Batik Sebaiknya Gunakan Pewarna Alami

YOGYAKARTA, SENIN – Industri pembuatan kain batik, baik skala kecil maupun menengah, diimbau untuk menggunakan pewarna alami daripada pewarna tekstil sintetis. Limbah hasil pencelupan batik dengan pewarna alami dinilai lebih aman dan tidak menimbulkan dampak pencemaran lingkungan.

“Karena berasal dari alam, dengan sendirinya zat-zat yang terkandung dalam pewarna alami dapat mudah terurai. Berbeda dengan pewarna tekstil sintetis yang sulit terurai di alam,” ujar Kepala Badan Pengendalian Dampak Lingkungan Daerah (Bapedalda) DIY, Harnowati, Senin (31/3).

Limbah dengan pewarna tekstil sintetis akan mencemari sumber-sumber air warga, baik yang dibuang ke sungai, atau yang dibuang ke tanah karena akan mudah masuk ke sumur. Dampak pencemaran baru terasa setelah beberapa puluh tahun kemudian, terutama bagi kesehatan warga, yakni ancaman kanker atau gangguan pencernaan akibat akumulasi zat-zat berbahaya yang masuk ke dalam tubuh melalui air minum.

Menurut pantauan Bapedalda DIY, tingkat pencemaran air sungai maupun air bawah tanah oleh limbah hasil pencelupan batik masih dalam ambang toleransi.
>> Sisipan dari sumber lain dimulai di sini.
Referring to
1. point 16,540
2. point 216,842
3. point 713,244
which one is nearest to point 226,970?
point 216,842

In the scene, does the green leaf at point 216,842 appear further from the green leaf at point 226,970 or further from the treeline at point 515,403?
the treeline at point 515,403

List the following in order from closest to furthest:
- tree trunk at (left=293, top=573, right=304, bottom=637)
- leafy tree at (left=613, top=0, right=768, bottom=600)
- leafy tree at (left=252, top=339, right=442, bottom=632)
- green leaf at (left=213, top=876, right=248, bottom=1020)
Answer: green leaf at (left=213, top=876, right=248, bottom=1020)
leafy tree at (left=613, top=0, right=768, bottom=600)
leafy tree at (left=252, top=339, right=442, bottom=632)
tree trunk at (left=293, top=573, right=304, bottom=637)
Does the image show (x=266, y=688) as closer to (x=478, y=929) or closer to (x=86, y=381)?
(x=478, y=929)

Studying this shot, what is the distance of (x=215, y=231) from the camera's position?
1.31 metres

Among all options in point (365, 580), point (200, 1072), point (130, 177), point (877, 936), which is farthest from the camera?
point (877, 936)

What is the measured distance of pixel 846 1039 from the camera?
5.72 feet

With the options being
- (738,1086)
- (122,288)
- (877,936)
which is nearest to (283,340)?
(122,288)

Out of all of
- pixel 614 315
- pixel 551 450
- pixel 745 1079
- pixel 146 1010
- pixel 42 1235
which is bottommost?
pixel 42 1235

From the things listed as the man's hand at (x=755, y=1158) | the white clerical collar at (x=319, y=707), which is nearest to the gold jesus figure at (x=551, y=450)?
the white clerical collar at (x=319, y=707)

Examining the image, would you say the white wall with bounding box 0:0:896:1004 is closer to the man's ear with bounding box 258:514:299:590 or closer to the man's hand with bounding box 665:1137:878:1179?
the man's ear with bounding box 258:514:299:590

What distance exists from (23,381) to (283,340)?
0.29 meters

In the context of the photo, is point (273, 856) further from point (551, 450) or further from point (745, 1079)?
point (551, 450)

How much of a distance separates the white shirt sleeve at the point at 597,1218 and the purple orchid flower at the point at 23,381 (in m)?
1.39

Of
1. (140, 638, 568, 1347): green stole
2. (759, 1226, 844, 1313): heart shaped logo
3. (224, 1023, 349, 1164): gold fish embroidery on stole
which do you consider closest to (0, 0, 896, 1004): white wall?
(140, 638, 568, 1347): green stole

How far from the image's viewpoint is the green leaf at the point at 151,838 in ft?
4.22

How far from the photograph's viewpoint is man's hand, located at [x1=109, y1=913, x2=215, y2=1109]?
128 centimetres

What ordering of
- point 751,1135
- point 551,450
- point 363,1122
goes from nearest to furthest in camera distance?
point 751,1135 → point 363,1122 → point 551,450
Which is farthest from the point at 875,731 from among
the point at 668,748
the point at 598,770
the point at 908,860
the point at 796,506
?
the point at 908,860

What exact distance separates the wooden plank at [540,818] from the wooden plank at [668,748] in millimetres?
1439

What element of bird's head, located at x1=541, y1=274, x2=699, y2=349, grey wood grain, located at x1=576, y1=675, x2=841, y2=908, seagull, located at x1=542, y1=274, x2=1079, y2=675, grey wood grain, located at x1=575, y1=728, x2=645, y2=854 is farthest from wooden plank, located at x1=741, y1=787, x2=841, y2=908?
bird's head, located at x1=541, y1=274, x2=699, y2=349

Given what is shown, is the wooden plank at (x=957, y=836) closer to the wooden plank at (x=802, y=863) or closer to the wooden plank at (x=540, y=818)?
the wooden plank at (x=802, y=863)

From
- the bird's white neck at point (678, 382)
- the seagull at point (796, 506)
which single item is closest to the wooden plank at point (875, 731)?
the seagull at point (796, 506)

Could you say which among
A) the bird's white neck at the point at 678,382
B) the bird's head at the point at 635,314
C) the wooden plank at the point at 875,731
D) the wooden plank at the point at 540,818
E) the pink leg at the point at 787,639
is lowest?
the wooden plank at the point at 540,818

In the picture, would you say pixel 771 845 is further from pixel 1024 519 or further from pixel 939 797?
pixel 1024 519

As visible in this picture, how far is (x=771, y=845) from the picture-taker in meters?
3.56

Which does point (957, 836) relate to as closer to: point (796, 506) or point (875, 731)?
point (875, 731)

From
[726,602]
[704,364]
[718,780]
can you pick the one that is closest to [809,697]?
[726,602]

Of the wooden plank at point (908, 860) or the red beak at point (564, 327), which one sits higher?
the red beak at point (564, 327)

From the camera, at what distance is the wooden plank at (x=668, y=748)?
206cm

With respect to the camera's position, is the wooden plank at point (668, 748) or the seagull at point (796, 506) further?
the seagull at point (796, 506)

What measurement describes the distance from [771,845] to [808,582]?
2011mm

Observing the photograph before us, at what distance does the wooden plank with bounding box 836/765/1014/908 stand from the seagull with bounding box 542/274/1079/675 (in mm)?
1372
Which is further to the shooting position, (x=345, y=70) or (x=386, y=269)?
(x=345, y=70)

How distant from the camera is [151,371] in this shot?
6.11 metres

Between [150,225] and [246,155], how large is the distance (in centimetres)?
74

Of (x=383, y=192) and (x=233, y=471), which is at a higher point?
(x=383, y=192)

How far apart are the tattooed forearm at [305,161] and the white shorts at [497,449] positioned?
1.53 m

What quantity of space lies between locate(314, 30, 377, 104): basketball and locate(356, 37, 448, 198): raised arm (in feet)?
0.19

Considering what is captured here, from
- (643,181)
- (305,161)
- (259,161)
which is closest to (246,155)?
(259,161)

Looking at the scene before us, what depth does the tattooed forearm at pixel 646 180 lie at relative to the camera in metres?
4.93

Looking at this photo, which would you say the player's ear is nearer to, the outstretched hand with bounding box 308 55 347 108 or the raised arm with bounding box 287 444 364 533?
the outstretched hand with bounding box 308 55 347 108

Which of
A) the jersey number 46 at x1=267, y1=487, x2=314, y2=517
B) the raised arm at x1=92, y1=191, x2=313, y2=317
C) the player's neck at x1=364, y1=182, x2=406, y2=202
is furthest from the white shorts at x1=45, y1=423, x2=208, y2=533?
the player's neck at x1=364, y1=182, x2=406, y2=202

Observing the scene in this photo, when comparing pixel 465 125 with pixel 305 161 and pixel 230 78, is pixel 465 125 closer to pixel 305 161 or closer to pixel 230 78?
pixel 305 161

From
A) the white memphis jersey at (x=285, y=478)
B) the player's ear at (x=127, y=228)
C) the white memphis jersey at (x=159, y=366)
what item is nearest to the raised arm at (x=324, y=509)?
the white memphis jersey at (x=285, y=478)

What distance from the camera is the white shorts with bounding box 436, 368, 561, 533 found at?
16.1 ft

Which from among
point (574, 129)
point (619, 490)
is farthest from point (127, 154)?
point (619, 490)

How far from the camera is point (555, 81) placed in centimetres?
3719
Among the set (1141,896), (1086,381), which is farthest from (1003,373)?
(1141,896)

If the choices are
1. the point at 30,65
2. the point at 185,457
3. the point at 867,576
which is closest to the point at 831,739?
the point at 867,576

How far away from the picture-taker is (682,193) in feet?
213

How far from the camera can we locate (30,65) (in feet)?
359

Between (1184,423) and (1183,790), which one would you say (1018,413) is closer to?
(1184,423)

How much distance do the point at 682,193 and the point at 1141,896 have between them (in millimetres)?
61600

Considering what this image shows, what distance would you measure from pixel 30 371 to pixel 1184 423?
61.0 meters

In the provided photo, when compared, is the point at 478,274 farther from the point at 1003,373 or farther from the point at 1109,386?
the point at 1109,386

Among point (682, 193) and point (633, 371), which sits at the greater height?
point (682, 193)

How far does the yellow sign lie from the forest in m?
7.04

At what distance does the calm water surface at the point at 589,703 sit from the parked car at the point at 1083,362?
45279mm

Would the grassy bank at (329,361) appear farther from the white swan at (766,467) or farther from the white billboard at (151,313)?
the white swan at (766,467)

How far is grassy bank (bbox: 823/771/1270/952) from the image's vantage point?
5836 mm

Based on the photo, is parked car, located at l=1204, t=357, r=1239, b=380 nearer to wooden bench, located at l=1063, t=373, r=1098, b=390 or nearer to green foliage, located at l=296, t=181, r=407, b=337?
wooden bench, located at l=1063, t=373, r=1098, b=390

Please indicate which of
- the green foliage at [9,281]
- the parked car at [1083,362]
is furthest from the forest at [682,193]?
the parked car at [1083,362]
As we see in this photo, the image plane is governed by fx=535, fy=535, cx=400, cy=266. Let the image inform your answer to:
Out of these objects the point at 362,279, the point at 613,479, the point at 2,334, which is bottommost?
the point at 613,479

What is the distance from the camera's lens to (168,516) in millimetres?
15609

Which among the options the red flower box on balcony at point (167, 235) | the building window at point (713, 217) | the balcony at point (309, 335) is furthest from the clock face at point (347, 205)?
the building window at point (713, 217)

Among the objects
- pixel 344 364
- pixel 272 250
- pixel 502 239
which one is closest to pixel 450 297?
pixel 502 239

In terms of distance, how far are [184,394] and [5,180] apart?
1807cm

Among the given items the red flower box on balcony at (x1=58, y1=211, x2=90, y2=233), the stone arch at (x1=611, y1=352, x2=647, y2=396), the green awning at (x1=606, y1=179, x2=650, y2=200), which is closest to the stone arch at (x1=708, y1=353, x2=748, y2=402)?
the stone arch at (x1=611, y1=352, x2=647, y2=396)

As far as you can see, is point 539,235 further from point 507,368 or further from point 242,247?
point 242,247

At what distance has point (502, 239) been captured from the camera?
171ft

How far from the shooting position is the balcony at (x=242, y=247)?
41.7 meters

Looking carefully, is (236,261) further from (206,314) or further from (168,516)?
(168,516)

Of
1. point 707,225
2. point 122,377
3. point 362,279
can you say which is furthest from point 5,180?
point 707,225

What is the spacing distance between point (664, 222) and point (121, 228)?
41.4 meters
Akan tetapi, pencemaran ini harus diantisipasi sejak awal agar tidak sampai ke tahap mengkhawatirkan seperti yang terjadi di beberapa sentra batik di Jawa Tengah, seperti Solo dan Pekalongan.

Pihak Bapedalda DIY sendiri sudah menyampaikan imbauan ini dalam setiap kegiatan bimbingan teknis atau pelatihan penerapan teknologi ramah lingkungan bagi pembuat batik sejak lama. Hasilnya, menurut Harnowati, cukup baik. Sudah banyak industri batik yang beralih ke perwarna alami.

Hal ini juga diakui Widodo, pembuat pasta warna batik alami asal Desa Banaran, Galur, Kulon Progo. Menurutnya, permintaan pewarna batik alami dari desainer maupun toko-toko batik di Yogyakarta terus mengalir. “Jenis warna yang paling banyak diminati saat ini adalah biru. Oleh karena itu, kami menyediakan pasta warna biru yang berasal dari olahan daun indigo,” tutur Widodo.

Selain warna biru, terdapat pula pasta dengan warna-warna lain seperti coklat dari hasil rendaman kayu mahoni, coklat kemerahan dari buah enau, atau hijau dan kuning yang berasal dari rendaman aneka dedaunan. Hanya saja, diakui Widodo, jumlah produksi pasta warna alami masih terbatas, karena tidak dibuat secara massal.

Ia melanjutkan, jumlah tenaga pembuat pasta warna alami masih kurang. Ini dikarenakan belum ada regenerasi pembuat pasta di kalangan remaja. Selain itu, kesadaran generasi muda untuk melestarikan pewarna alami juga rendah.